Nach Zahlen aus dem Landesschulministerium wurden zum Schuljahr 2021/2022 in 124 NRW-Kommunen vorgezogene Anmeldeverfahren genehmigt. Dabei ging es in 84 Fällen um Gesamtschulen. „Das vorgezogene Anmeldeverfahren hat sich in der Vergangenheit bewährt und ist für die Schulträger ein wichtiges Instrument zur Entzerrung der Schülerströme“, hieß es aus dem Ministerium. Das eigentliche Problem sei der Mangel an Plätzen an den bevorzugten Schulen.

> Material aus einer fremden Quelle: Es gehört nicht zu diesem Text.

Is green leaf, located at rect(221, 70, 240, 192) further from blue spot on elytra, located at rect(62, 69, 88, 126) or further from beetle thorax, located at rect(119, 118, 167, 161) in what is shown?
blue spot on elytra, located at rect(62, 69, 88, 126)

Auslöser für den Vorstoß der FDP waren massive Probleme bei den Schulanmeldungen in der Stadt Köln. Die Liberalen haben das Ziel, das gegliederte Schulsystem zu sichern und, in eigenen Worten, eine „Ungleichbehandlung“ von Schulformen zu beenden. Das war auch in der vergangenen Legislaturperiode so, als die FDP mit Yvonne Gebauer die Schulministerin stellte. Auch in jenen Jahren bliebt es allerdings beim System der vorgezogenen Anmeldeverfahren. Der Landtag befasst sich am Mittwoch mit dem Antrag der FDP.